**Source extract**
- Interactive map of Ordubad Buzkhana
- 38°54′17″N 46°01′10″E﻿ / ﻿38.90472°N 46.01944°E
- Type: Ice house
- Location: Historic centre of Ordubad, Nakhchivan Autonomous Republic, Azerbaijan

History
- Built: Disputed: 14th century, early 17th century, or 18th century
- Original use: Ice production and storage; food preservation

Site notes
- Height: 11.32 m (37.1 ft)
- Area: 166 m^{2} (1,790 sq ft)
- Restored: 2013–2014

= Ordubad Buzkhana =

Historic ice house in Ordubad, Azerbaijan

The Ordubad Buzkhana (Ordubad Şəhər Buzxanası, lit. "Ordubad City Ice House") is a historic ice house in the centre of Ordubad, in the Nakhchivan Autonomous Republic of Azerbaijan. It stands near the Juma Mosque.

The date of its construction is disputed. Azerbaijani architectural literature and the Nakhchivan Ministry of Culture date the building to the 14th century and state that it was restored in the 18th century. By contrast, Azerbaijan's official register of protected monuments dates the Buzkhana to the 18th century, while a 2024 presidential order places an ice house among the buildings erected in Ordubad in the early 17th century.

The building has a total area of 166 m2, including an underground chamber of 89.4 m2. It is 11.32 m high and has walls approximately 0.8 m thick. It was built principally of fired brick bonded with lime mortar.

== Dating and historiography ==

The original construction date of the Ordubad Buzkhana has not been conclusively established. Historian Hacıfəxrəddin Səfərli notes that no construction inscription survives on the building and that this has resulted in differing views concerning its date.

The Encyclopedia of Nakhchivan Monuments dates the ice house to the 14th century and states that it was restored in the 18th century. Qənbərova and Güneri likewise assign it to the 14th century and state that, after falling into disuse, it was restored by benefactors from Ordubad during the 18th century. The Nakhchivan Ministry of Culture gives the same chronology.

A different chronology appears in the official Azerbaijani heritage register approved by the Cabinet of Ministers on 2 August 2001. In that register the Buzkhana is listed as an immovable architectural monument of national importance, inventory number 415, and is dated to the 18th century.

An 18th-century date also appears in Turkish art-historical literature. A study by Ayşe Özkan Emanet, citing art historian Turgay Yazar's work on the architecture of Nakhchivan, states that the Ordubad ice house is thought to have been constructed in the 18th century. Səfərli also discusses Yazar's 18th-century attribution when reviewing the competing dates proposed for the monument.

A third chronology is found in the presidential order of 21 February 2024 establishing the Ordubad State Historical and Cultural Reserve. Its historical preamble lists the Juma Mosque, madrasa, ice house, geysariyya, bathhouse and caravanserais among buildings constructed in Ordubad in the early 17th century. The document is an administrative legal act rather than a specialised architectural study.

The surviving sources therefore variously date the original construction of the building to the 14th century, the early 17th century and the 18th century.

== Urban setting ==

The Buzkhana stands in the historic centre of Ordubad, close to the Juma Mosque. Qənbərova and Güneri place it within the historic central market complex of the town. They identify other structures formerly associated with this area, including the Qabxana pottery workshop, the Şir-Xuda bathhouse and the Yahya Bey and Mammad Bey mosques.

**Study questions**
[A] From the Ordubad Buzkhana article, print the part that opens with the words containing "A different chronology" and closes with "for the monument.".
[B] According to the Ordubad Buzkhana article, what inventory number does the Buzkhana carry in the official Azerbaijani heritage register?
[C] In the Ordubad Buzkhana article, which buildings does the preamble of the 2024 presidential order list as constructed in Ordubad in the early 17th century? Name them all.

**Supplied material**
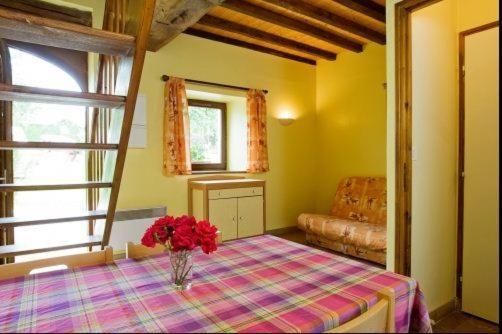 Gites La Forge De Sainte Marie Thonnance-les-Moulins Chambre photo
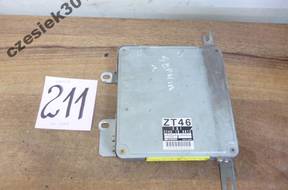 БЛОК УПРАВЛЕНИЯ ДВИГАТЕЛЕМ KIA SEPHIA 1.5 ZT4618881C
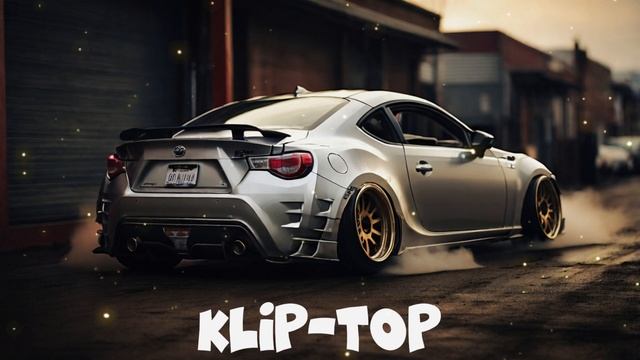 Сборник самой лучшей музыки в машину 2025.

**Outputs by task**
[A]
A different chronology appears in the official Azerbaijani heritage register approved by the Cabinet of Ministers on 2 August 2001. In that register the Buzkhana is listed as an immovable architectural monument of national importance, inventory number 415, and is dated to the 18th century.

An 18th-century date also appears in Turkish art-historical literature. A study by Ayşe Özkan Emanet, citing art historian Turgay Yazar's work on the architecture of Nakhchivan, states that the Ordubad ice house is thought to have been constructed in the 18th century. Səfərli also discusses Yazar's 18th-century attribution when reviewing the competing dates proposed for the monument.

[B] 415

[C] Juma Mosque, madrasa, ice house, geysariyya, bathhouse, caravanserais